Applying AI (Artificial Intelligence) and ML (Machine Learning) to customer and marketing analytics has the potential to drive substantial value and benefits. Yet the success of applying these sophisticated tools, so far, has been somewhat mixed. The gulf between those companies who have been successful to those who have been disappointed in the results is likely to widen as the technology and its deployment matures.
The holy grail of CX is to obtain a “360 Degree View of the Customer”. The 360-degree customer view is the idea that companies can know everything about their customers by aggregating data from every customer touchpoint. The application of AI and ML would appear, at first glance, a natural fit.
Cindy Maike, VP Industry Solutions for Cloudera, points out, however, this pursuit to know everything about the customer has led organisations astray in their AI and ML implementation. “The 360 degree view of the customer is a very large and complex use case. For AI to have a positive impact, the 360 degree view needs to be broken down into much smaller and manageable use cases and segments, instead of trying to look at everything involving customers.”
“Think, first and foremost, where are the problems. How can we actually look at a smaller use case that has a positive impact? And break the 360 case down into smaller use cases that we can go after and achieve”.
Why AI for CX and marketing analytics
The main drivers for applying AI and ML in CX to customer data centre on customer retention and growth. Nick Hoskins, ANZ country manager for Cloudera, says, “By applying AI to customer data and analytics we can identify the likelihood of a customer churning and the reasons why to prevent it from happening. Red flags can be set up to notify if a customer is at risk of churning.”
“Based on previous buying behaviours we can also create very personalised customer journeys, which allows us to up sell or cross sell to our customers. AI can help us identify how much an individual customer is worth to us, in actual dollar terms, and what we can do to increase that. AI can also be used measure and analyse the sentiment of customers and what they feel towards the brand.”

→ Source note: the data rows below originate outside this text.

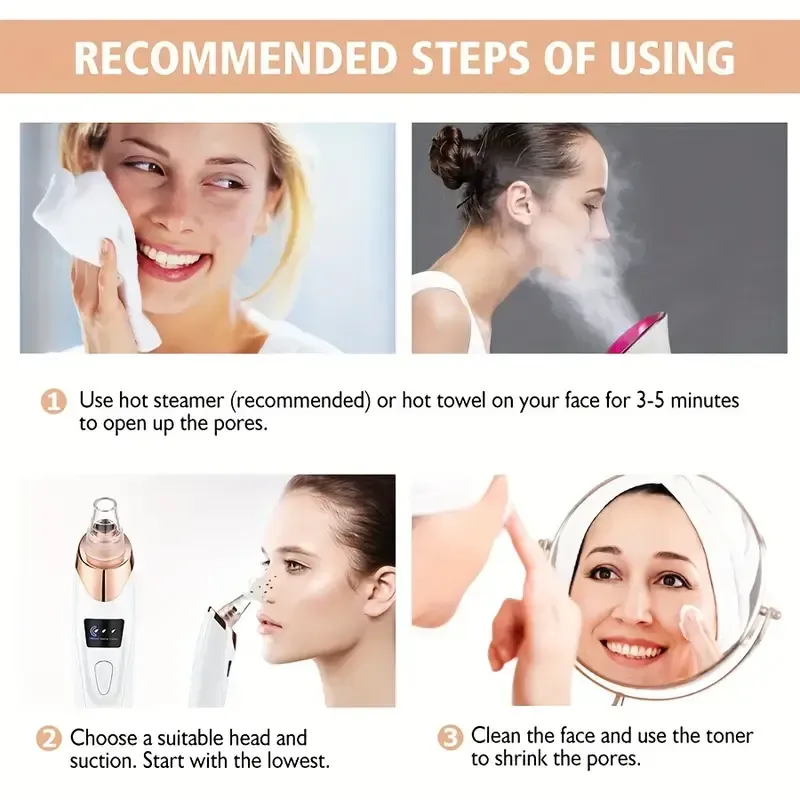 RECOMMENDED STEPS OF USING

1 Use hot steamer (recommended) or hot towel on your face for 3-5 minutes to open up the pores.

2 Choose a suitable head and suction. Start with the lowest.

3 Clean the face and use the toner to shrink the pores.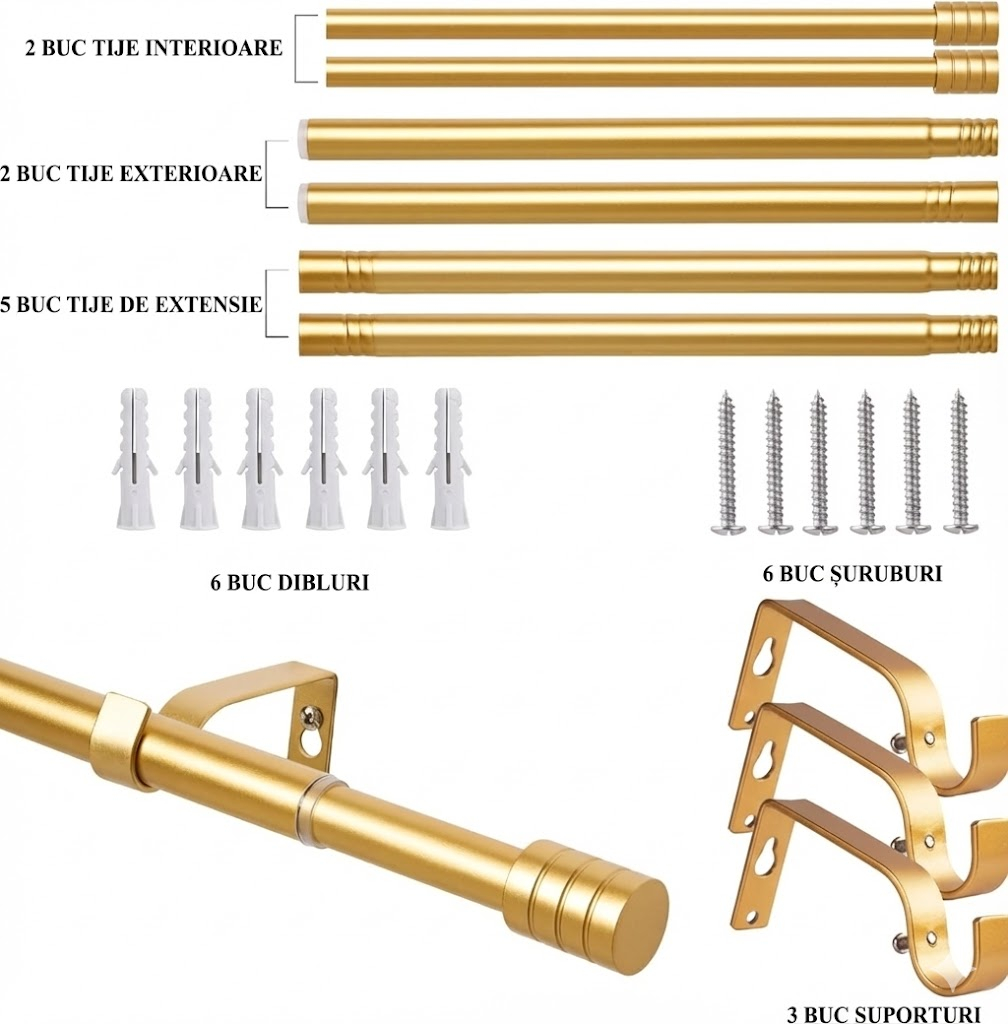 2 BUC TIJE INTERIOARE

2 BUC TIJE EXTERIOARE

5 BUC TIJE DE EXTENSIE

6 BUC DIBLURI

6 BUC ȘURUBURI

3 BUC SUPORTURI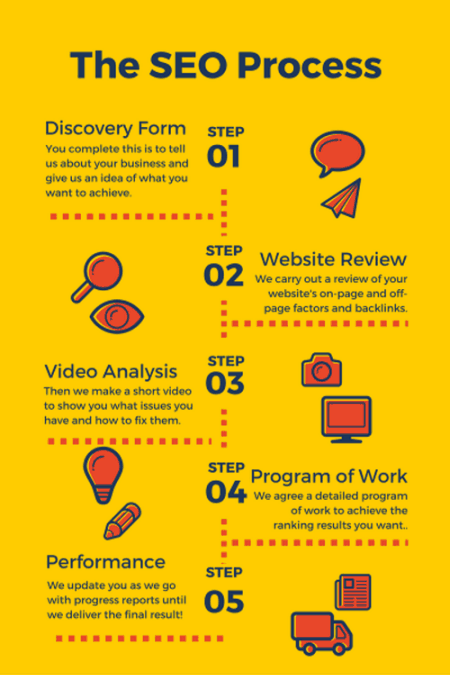 The SEO Process

Discovery Form
You complete this is to tell us about your business and give us an idea of what you want to achieve.

STEP
01

STEP
02

Website Review
We carry out a review of your website's on-page and off-page factors and backlinks.

Video Analysis
Then we make a short video to show you what issues you have and how to fix them.

STEP
03

STEP
04

Program of Work
We agree a detailed program of work to achieve the ranking results you want..

Performance
We update you as we go with progress reports until we deliver the final result!

STEP
05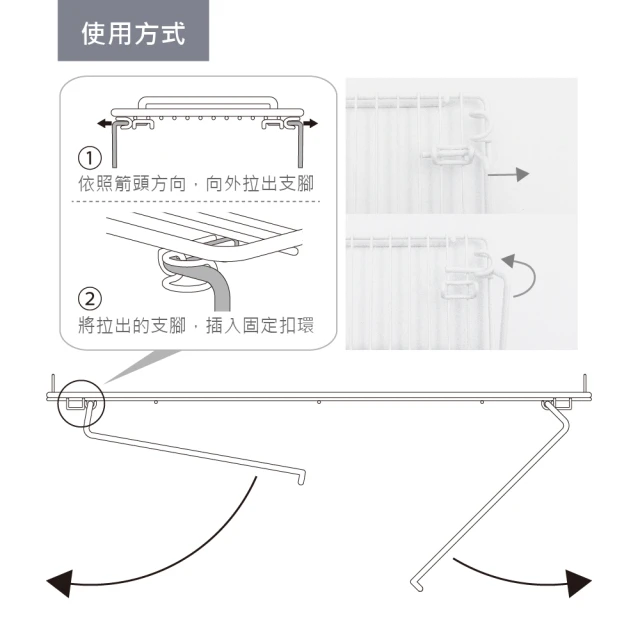 使用方式

①
依照箭頭方向，向外拉出支腳

②
將拉出的支腳，插入固定扣環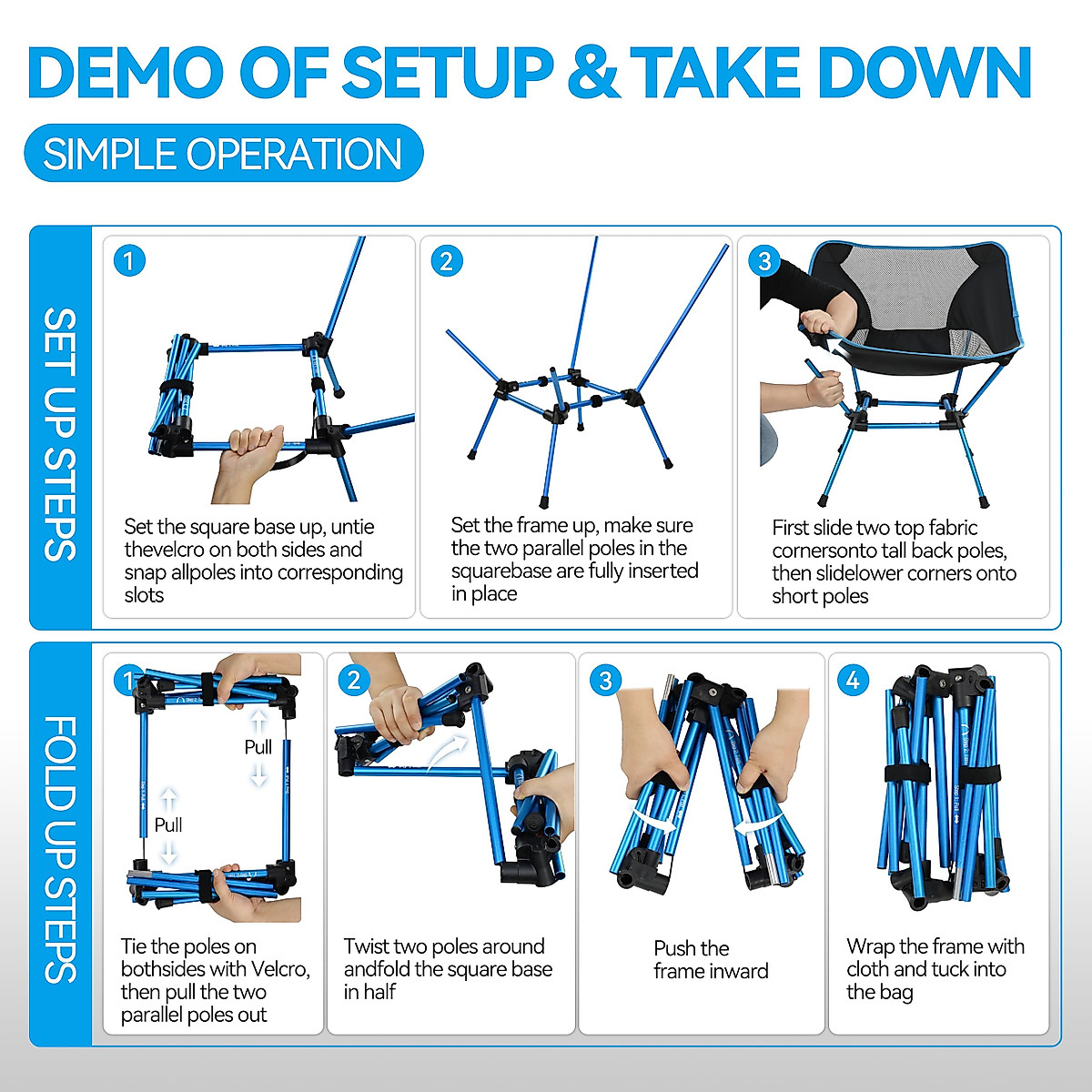 DEMO OF SETUP & TAKE DOWN

SIMPLE OPERATION

SET UP STEPS

1

Set the square base up, untie thevelcro on both sides and snap allpoles into corresponding slots

2

Set the frame up, make sure the two parallel poles in the squarebase are fully inserted in place

3

First slide two top fabric cornersonto tall back poles, then slidelower corners onto short poles

FOLD UP STEPS

1

Pull

Pull

Tie the poles on bothsides with Velcro, then pull the two parallel poles out

2

Twist two poles around andfold the square base in half

3

Push the frame inward

4

Wrap the frame with cloth and tuck into the bag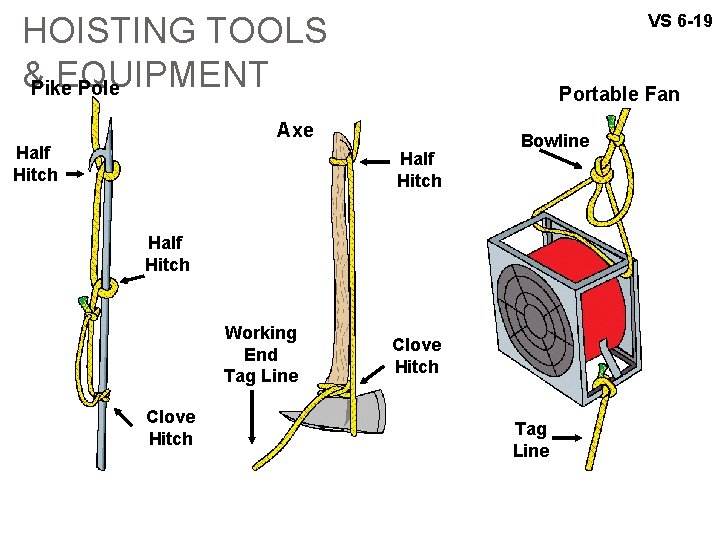 HOISTING TOOLS & EQUIPMENT

VS 6-19

Pike Pole

Half Hitch

Half Hitch

Clove Hitch

Axe

Half Hitch

Working End Tag Line

Clove Hitch

Portable Fan

Bowline

Tag Line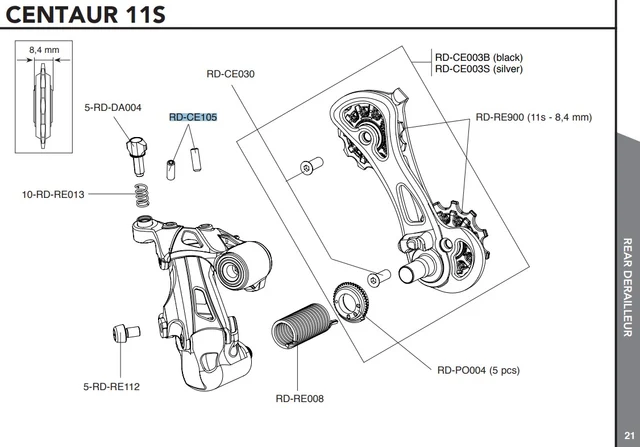 CENTAUR 11S

8,4 mm

5-RD-DA004

RD-CE105

RD-CE030

RD-CE003B (black)
RD-CE003S (silver)

RD-RE900 (11s - 8,4 mm)

10-RD-RE013

5-RD-RE112

RD-RE008

RD-PO004 (5 pcs)

REAR DERAILLEUR

21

CX Decision makers don’t understand the technology
A recent study Artificial Intelligence: A Framework to Identify Challenges and Guide Successful Outcomes,” revealed that decision makers often do not fully understand the technology and have not thought through the true costs of implementing AI in their businesses.
Expectations of this new technology often exceed what can actually be achieved. Jeff Catlin comments in Forbes, “In some ways, AI is its own enemy. Sure, it has the potential to help solve the biggest problems we face. But potential isn’t the same thing as achievement. As high as our hopes are for AI, we need to temper our expectations a little. AI may get there one day, but it isn’t there yet.
Nick Hoskins, ANZ country manager for Cloudera, advises, “Organisations who have been very ambitious in this space and not necessarily getting what they want in time – have done all the work in defining what they want yet have failed to include IT and the technical teams early enough in scoping the project. IT has almost been an after-thought, where they are simply told to build something rather than being involved in defining and scoping the project”.
“Companies who are doing it well are building the right teams that represent the various business units, technical teams and stakeholders that need to be involved from the initial concept of the project”.
There are a number of factors you need to consider before you decide to invest in AI and ML to solve any CX related problem. “First and foremost”, advises Maike, “you need to clearly define and understand the business outcomes you want to achieve or specific problems you are looking to solve. Are you looking to increase customer retention or life time value? Or are you looking to provide greater personalisation to increase share of wallet? Whatever it is it needs to be specific and achievable.”
AI and ML require lots of very accurate data to do their job effectively. Maike says, “A data discovery exercise is an essential step to determine the ability of AI and ML to deliver the outcomes you are looking to achieve. If you don’t have enough data or if that data is significantly inaccurate then it is impossible to create a workable model that can be used to analyse the data and make predictions.
Don’t get caught up in the hype and the excitement
There is a tendency to get caught up with all the hype and promises. AI and ML are tools, they are not magical panaceas that can solve all our problems. Given the right data set AI can greatly expand our capacity to predict customer behaviours and assess the level of sentiment they have towards the brand. It can help us to make better informed and considered decisions.